А вдруг сейчас происходит именно то, чего Анне всегда подсознательно хотелось: ее бросает мужчина. Мужчина, которого можно назвать ее, но который ей не принадлежит. Наверное, именно по этой причине они разошлись с Майком: не потому, что он уехал в Северную Каролину поступать в юридическую школу (он звал и ее с собой, но она отказалась), а потому, что он обожал ее? Если она посреди ночи просила его принести ей воды, он шел за водой. Если у нее было плохое настроение, он старался успокоить ее. Ему было все равно, плачет ли она, вымыты ли у нее волосы, побриты ли ноги или она хочет рассказать что-то интересное.

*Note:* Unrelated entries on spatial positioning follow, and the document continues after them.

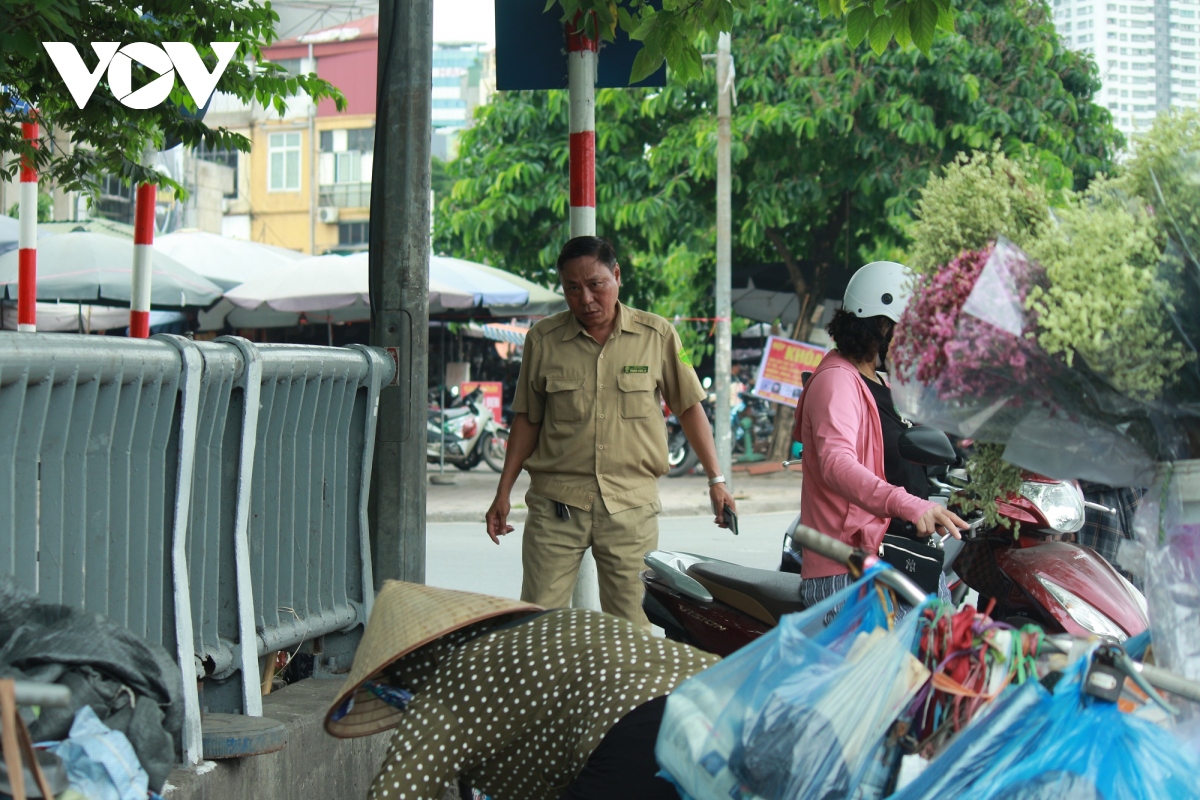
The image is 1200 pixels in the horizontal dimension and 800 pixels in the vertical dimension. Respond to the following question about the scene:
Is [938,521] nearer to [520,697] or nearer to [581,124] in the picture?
[520,697]

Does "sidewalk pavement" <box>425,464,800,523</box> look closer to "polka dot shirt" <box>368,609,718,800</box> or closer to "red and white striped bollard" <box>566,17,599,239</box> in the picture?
"red and white striped bollard" <box>566,17,599,239</box>

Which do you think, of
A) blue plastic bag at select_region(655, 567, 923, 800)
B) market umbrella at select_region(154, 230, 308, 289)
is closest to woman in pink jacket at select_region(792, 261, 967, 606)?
blue plastic bag at select_region(655, 567, 923, 800)

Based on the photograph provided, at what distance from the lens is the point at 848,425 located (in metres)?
3.22

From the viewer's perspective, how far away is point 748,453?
659 inches

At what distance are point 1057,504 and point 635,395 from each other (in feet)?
5.09

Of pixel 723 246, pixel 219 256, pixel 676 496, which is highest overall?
pixel 723 246

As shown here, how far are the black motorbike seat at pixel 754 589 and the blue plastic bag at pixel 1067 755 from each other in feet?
6.24

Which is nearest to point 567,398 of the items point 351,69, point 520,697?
point 520,697

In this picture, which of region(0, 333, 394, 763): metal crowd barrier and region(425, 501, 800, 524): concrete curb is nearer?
region(0, 333, 394, 763): metal crowd barrier

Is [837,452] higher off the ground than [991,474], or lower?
lower

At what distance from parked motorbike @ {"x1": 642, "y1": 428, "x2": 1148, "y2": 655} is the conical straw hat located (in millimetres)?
1368

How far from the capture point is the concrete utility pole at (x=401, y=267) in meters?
4.08

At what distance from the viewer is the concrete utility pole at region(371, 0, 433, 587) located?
408 centimetres

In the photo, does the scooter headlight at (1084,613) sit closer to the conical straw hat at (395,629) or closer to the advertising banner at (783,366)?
the conical straw hat at (395,629)
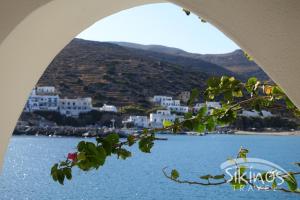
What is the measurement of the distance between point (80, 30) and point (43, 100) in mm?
40926

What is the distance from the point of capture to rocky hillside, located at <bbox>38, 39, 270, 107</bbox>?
36844 millimetres

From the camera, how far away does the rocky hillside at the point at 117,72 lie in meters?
36.8

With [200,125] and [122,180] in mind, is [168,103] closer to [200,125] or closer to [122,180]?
[122,180]

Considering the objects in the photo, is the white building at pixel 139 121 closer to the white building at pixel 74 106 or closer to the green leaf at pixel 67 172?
the white building at pixel 74 106

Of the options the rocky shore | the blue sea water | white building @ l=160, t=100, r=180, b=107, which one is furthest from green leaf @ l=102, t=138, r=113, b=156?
the rocky shore

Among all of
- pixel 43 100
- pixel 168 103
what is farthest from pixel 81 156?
pixel 43 100

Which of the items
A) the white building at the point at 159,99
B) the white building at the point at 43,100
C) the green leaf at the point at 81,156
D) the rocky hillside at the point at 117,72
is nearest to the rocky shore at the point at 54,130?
the white building at the point at 43,100

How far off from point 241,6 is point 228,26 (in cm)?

Он все ей прощал, потому что прекраснее Анны для него никого не было; ему хотелось находиться рядом с ней всегда. В конце концов Анне это ужасно надоело! Она росла не для того, чтобы ее во всем ублажали, а чтобы самой ублажать, и, если она была всем, чего он хотел, значит, у него чересчур примитивные запросы, которые слишком легко удовлетворить. Очень скоро, в минуты близости, когда его язык открывал ее губы, мысли Анны уже сводились к одному: «Так, так, ну вот, снова». Ей хотелось нестись вперед, рассекать грудью ветер и учиться на своих ошибках, а вместо этого она чувствовала себя так, будто сидит на мягком диване в душной комнате с пачкой чипсов в руках и лениво смотрит телевизор. С Оливером их отношения определяются контрастами, постоянное напряжение не дает расслабиться: «Ты далеко, ты близко. Мы ссоримся, мы миримся».